Yuto:それぞれ、キャラクターが全然違うんです。例えば、Yutaだったらテクニカルでヘヴィな曲を作るんですけど、僕はわりとキャッチーな曲を作ったりしていて。そのふたりが作ったものをピックアップして、アルバムを構成していく感じですね。

-Yutaさん、Yutoさんともに、今回重視したのはどんなことですか。

Yuta:今回一番変わったのが、ギターのチューニングですね。より低いチューニングに変えて作曲をするというのにチャレンジしてます。最近、海外でも日本でもどんどんチューニングが下がっていて、ローな音を出すバンドが増えてきているんですけど、そういうバンドは、一番低い音のフレーズに頼りがちで、単調に聞こえてしまうところがあると思っていて。僕は、要所要所でチューニングを下げた効果を出しつつも、それだけに頼らないメロディやアンサンブルを意識して作っていますね。

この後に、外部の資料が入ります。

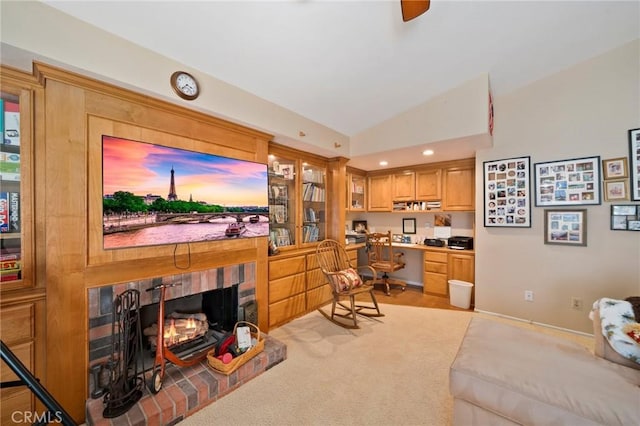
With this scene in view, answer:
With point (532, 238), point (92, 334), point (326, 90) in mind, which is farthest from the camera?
point (532, 238)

Yuto:1stアルバムのときは、テクニカルな曲ばかり作っていたんですけど、今回は、もうちょっとキャッチーというか。ライヴも意識して、実際にステージに立って弾いたときに、"これだったら楽しいだろうな"とか、"聴いている側も気持ちがいいだろうな"ということを意識して、無駄なところを削ぎ落とした感じで作っています。

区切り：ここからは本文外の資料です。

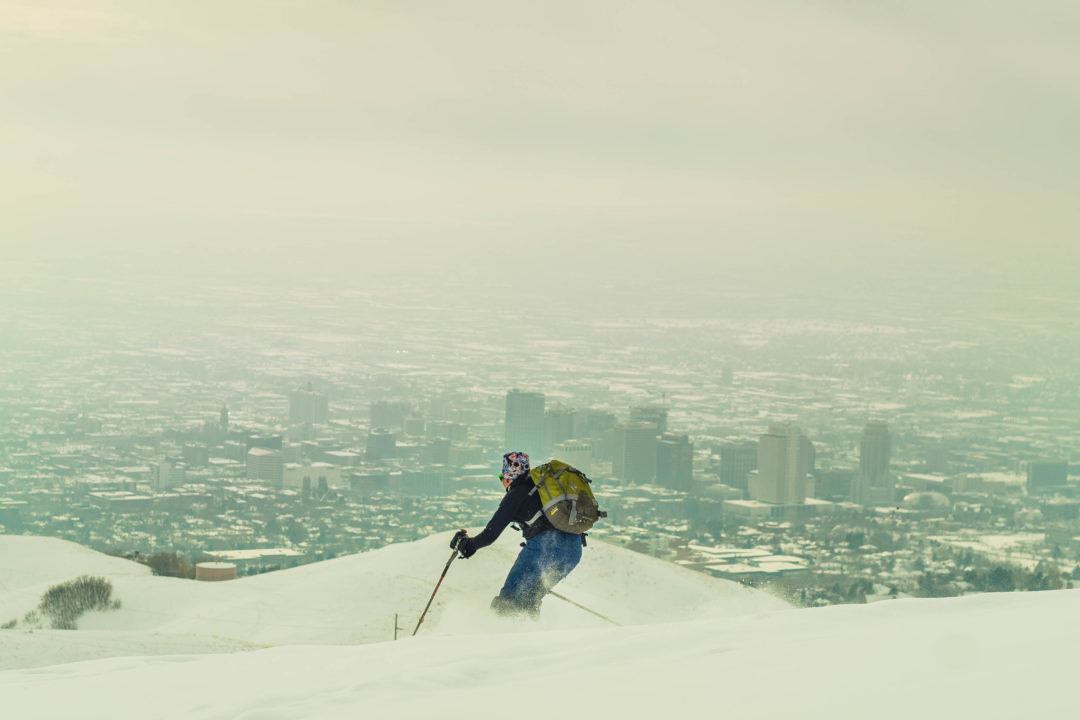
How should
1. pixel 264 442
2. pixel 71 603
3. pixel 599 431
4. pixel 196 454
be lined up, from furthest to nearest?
pixel 264 442 < pixel 196 454 < pixel 599 431 < pixel 71 603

-ベースのShugoさんは、キーが低くなっていくと大変さがあるのでは?

Shugo:普通のベーシストの方の場合、例えばチューニング低くなる曲があったらチューニングを変えたり、他のベースを使ったりすると思うんですけど。僕の場合は、現状使っているチューニングが2種類あって、その両方のキーの弦を張っているんです。運指は独特になってしまうんですけど、レギュラー・チューニングの4弦のベースと、プラス低い音が2本っていう、ちょっと変なチューニングになっていて。チューニングを変えたり、楽器を持ち替えたりするのは、弾いていても感覚が変わってしまってストレスにもなるので。なるべくチューニングが変わっても対応できるように、最初からセッティングしているんです。

-そういう考え方もあるんですね。

Shugo:他のバンドのベーシストが僕のベースを持って弾くと、だいたいみんな混乱するんですよ(笑)。ドロップ・チューニングでもないし、レギュラーでもないみたいな。でもそれで慣れてしまったので、僕は他のチューニングでは弾けないかもしれないです。

-独自のものを編み出していますね。

Yui:髪型もね。

Shugo:髪型はいいでしょ! これは生まれつきだもん。

Yui:メタルコア界の葉加瀬太郎です。